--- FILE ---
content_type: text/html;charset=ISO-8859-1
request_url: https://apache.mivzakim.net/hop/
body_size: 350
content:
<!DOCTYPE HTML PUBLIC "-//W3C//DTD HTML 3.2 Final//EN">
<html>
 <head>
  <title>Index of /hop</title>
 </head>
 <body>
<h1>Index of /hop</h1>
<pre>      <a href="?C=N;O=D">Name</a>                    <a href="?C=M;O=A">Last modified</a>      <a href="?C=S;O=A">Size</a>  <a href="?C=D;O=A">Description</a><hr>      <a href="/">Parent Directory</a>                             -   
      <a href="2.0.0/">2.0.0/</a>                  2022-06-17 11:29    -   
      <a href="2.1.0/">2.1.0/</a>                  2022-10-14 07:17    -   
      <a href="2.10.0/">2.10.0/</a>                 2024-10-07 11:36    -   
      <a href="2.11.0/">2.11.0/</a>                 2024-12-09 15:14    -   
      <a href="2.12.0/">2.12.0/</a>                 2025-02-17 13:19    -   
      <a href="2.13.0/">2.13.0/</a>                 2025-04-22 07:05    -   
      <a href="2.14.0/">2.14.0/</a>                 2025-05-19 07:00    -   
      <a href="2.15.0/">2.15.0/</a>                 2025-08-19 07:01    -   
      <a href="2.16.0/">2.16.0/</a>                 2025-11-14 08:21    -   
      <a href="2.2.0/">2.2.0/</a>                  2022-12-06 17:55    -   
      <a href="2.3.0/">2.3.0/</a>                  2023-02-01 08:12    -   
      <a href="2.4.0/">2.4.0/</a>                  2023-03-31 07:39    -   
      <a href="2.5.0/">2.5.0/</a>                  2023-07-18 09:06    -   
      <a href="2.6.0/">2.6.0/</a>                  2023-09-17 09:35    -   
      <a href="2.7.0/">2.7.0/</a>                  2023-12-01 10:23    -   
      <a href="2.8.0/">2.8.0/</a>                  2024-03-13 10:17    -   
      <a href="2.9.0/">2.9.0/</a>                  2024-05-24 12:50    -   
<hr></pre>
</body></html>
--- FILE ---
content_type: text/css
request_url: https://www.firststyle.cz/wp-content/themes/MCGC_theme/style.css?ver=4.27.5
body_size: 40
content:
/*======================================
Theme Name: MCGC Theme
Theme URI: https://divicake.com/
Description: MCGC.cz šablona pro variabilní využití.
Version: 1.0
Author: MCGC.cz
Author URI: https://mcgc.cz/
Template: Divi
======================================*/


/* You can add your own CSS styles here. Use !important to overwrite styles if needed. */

* * * * *

#### [What the task requires]
Give every line of the listing again. Keep each one exact.

#### [Solution to the problem]
--- FILE ---
content_type: text/html;charset=ISO-8859-1
request_url: https://apache.mivzakim.net/hop/
body_size: 350
content:
<!DOCTYPE HTML PUBLIC "-//W3C//DTD HTML 3.2 Final//EN">
<html>
 <head>
  <title>Index of /hop</title>
 </head>
 <body>
<h1>Index of /hop</h1>
<pre>      <a href="?C=N;O=D">Name</a>                    <a href="?C=M;O=A">Last modified</a>      <a href="?C=S;O=A">Size</a>  <a href="?C=D;O=A">Description</a><hr>      <a href="/">Parent Directory</a>                             -   
      <a href="2.0.0/">2.0.0/</a>                  2022-06-17 11:29    -   
      <a href="2.1.0/">2.1.0/</a>                  2022-10-14 07:17    -   
      <a href="2.10.0/">2.10.0/</a>                 2024-10-07 11:36    -   
      <a href="2.11.0/">2.11.0/</a>                 2024-12-09 15:14    -   
      <a href="2.12.0/">2.12.0/</a>                 2025-02-17 13:19    -   
      <a href="2.13.0/">2.13.0/</a>                 2025-04-22 07:05    -   
      <a href="2.14.0/">2.14.0/</a>                 2025-05-19 07:00    -   
      <a href="2.15.0/">2.15.0/</a>                 2025-08-19 07:01    -   
      <a href="2.16.0/">2.16.0/</a>                 2025-11-14 08:21    -   
      <a href="2.2.0/">2.2.0/</a>                  2022-12-06 17:55    -   
      <a href="2.3.0/">2.3.0/</a>                  2023-02-01 08:12    -   
      <a href="2.4.0/">2.4.0/</a>                  2023-03-31 07:39    -   
      <a href="2.5.0/">2.5.0/</a>                  2023-07-18 09:06    -   
      <a href="2.6.0/">2.6.0/</a>                  2023-09-17 09:35    -   
      <a href="2.7.0/">2.7.0/</a>                  2023-12-01 10:23    -   
      <a href="2.8.0/">2.8.0/</a>                  2024-03-13 10:17    -   
      <a href="2.9.0/">2.9.0/</a>                  2024-05-24 12:50    -   
<hr></pre>
</body></html>
--- FILE ---
content_type: text/css
request_url: https://www.firststyle.cz/wp-content/themes/MCGC_theme/style.css?ver=4.27.5
body_size: 40
content:
/*======================================
Theme Name: MCGC Theme
Theme URI: https://divicake.com/
Description: MCGC.cz šablona pro variabilní využití.
Version: 1.0
Author: MCGC.cz
Author URI: https://mcgc.cz/
Template: Divi
======================================*/


/* You can add your own CSS styles here. Use !important to overwrite styles if needed. */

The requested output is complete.